Thanks to quick thinking and a prompt follow-up by the Master when he was introduced to one of the architects at the Triennial Awards Lunch last September, he organised a visit to the Theatre Royal, Drury Lane for Tylers & Bricklayers on the morning of Tuesday 29th March.
There has been a theatre on this site since 1662, the longest continuous theatrical occupation in this country, although several different buildings have existed during that period (at least two having been destroyed by fire). The present building was designed by Benjamin Dean Wyatt in 1812 with subsequent significant internal alterations in the 1890s and 1920s. The theatre closed its doors at the beginning of January 2019 so that a major internal redesign could be undertaken. The architects of this major project were Haworth Tompkins, two of whose team (both involved in the design work) showed us round – Patrick Haymann and Jacqueline Wheeler. We were also accompanied by Maggie Pawlak, the property projects manager of the group that owns the theatre. Between them, they gave a fascinating insight into the £60million project. The guiding principle had been, as far as possible, to get back to Wyatt’s original concept, stripping out much of the subsequent alterations, while making the theatre up-to-date in terms of safety and the environment. The grand public rooms, a unique feature of this building within a UK context, have all been beautifully restored and access to them (previously only for those with expensive seats) has been rethought so that those heading for the cheaper seats are no longer condemned to use insignificant side-doors with long, dark corridors and steep stairs.

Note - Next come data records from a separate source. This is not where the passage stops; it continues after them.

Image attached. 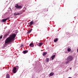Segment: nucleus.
Listing matches in <instances>:
<instances>
[{
	"label": "nucleus",
	"mask_w": 78,
	"mask_h": 78,
	"mask_svg": "<svg viewBox=\"0 0 78 78\" xmlns=\"http://www.w3.org/2000/svg\"><path fill=\"white\" fill-rule=\"evenodd\" d=\"M42 45V43H40L39 44V45H38V46H39V47H40V46H41Z\"/></svg>",
	"instance_id": "dca6fc26"
},
{
	"label": "nucleus",
	"mask_w": 78,
	"mask_h": 78,
	"mask_svg": "<svg viewBox=\"0 0 78 78\" xmlns=\"http://www.w3.org/2000/svg\"><path fill=\"white\" fill-rule=\"evenodd\" d=\"M69 69H72V68H70Z\"/></svg>",
	"instance_id": "393cba45"
},
{
	"label": "nucleus",
	"mask_w": 78,
	"mask_h": 78,
	"mask_svg": "<svg viewBox=\"0 0 78 78\" xmlns=\"http://www.w3.org/2000/svg\"><path fill=\"white\" fill-rule=\"evenodd\" d=\"M15 7L16 8H19V9H21L22 8V6L21 5H19L18 4H16L15 5Z\"/></svg>",
	"instance_id": "7ed1b4c3"
},
{
	"label": "nucleus",
	"mask_w": 78,
	"mask_h": 78,
	"mask_svg": "<svg viewBox=\"0 0 78 78\" xmlns=\"http://www.w3.org/2000/svg\"><path fill=\"white\" fill-rule=\"evenodd\" d=\"M54 58H55V55H53L51 56V58L52 59V60H53Z\"/></svg>",
	"instance_id": "6e6552de"
},
{
	"label": "nucleus",
	"mask_w": 78,
	"mask_h": 78,
	"mask_svg": "<svg viewBox=\"0 0 78 78\" xmlns=\"http://www.w3.org/2000/svg\"><path fill=\"white\" fill-rule=\"evenodd\" d=\"M16 35L14 34L10 35L9 37L5 41V43L4 44V47H6L10 42H12L14 41V38L16 37Z\"/></svg>",
	"instance_id": "f257e3e1"
},
{
	"label": "nucleus",
	"mask_w": 78,
	"mask_h": 78,
	"mask_svg": "<svg viewBox=\"0 0 78 78\" xmlns=\"http://www.w3.org/2000/svg\"><path fill=\"white\" fill-rule=\"evenodd\" d=\"M77 52H78V48L77 49Z\"/></svg>",
	"instance_id": "bb28decb"
},
{
	"label": "nucleus",
	"mask_w": 78,
	"mask_h": 78,
	"mask_svg": "<svg viewBox=\"0 0 78 78\" xmlns=\"http://www.w3.org/2000/svg\"><path fill=\"white\" fill-rule=\"evenodd\" d=\"M7 36H8V34H5L3 37L4 38H5Z\"/></svg>",
	"instance_id": "f3484780"
},
{
	"label": "nucleus",
	"mask_w": 78,
	"mask_h": 78,
	"mask_svg": "<svg viewBox=\"0 0 78 78\" xmlns=\"http://www.w3.org/2000/svg\"><path fill=\"white\" fill-rule=\"evenodd\" d=\"M29 46L31 47H34V44H33V43H31L30 44Z\"/></svg>",
	"instance_id": "423d86ee"
},
{
	"label": "nucleus",
	"mask_w": 78,
	"mask_h": 78,
	"mask_svg": "<svg viewBox=\"0 0 78 78\" xmlns=\"http://www.w3.org/2000/svg\"><path fill=\"white\" fill-rule=\"evenodd\" d=\"M32 30H33L32 29H31V30H28L27 32V34H28L29 33H30L31 31H32Z\"/></svg>",
	"instance_id": "1a4fd4ad"
},
{
	"label": "nucleus",
	"mask_w": 78,
	"mask_h": 78,
	"mask_svg": "<svg viewBox=\"0 0 78 78\" xmlns=\"http://www.w3.org/2000/svg\"><path fill=\"white\" fill-rule=\"evenodd\" d=\"M58 41V38H56L54 40V42H57Z\"/></svg>",
	"instance_id": "ddd939ff"
},
{
	"label": "nucleus",
	"mask_w": 78,
	"mask_h": 78,
	"mask_svg": "<svg viewBox=\"0 0 78 78\" xmlns=\"http://www.w3.org/2000/svg\"><path fill=\"white\" fill-rule=\"evenodd\" d=\"M23 44H21V47H23Z\"/></svg>",
	"instance_id": "5701e85b"
},
{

The work was nearing completion at the time of our visit and the superbly restored theatre will re-open in the summer. The provision of better wheelchair access and the improvement of sightlines has resulted in the previous seating capacity of 2,300 falling to 1,900 but the owners felt the enhancements fully justified that reduction. One of the most impressive changes has been the re-opening of a grand staircase, hidden for a hundred years and now adding considerably to the imposing effect of the entrance foyer, now surely the most impressive in theatreland.
After an absolutely fascinating 75 minutes with our hosts, who were justifiably proud of what had been achieved, we took the short walk to the Delaunay, where Drury Lane joins the Aldwych, where coffee, croissants and conversation were clearly enjoyed and members of the party were able to thank The Master for making the arrangements for a most enjoyable visit.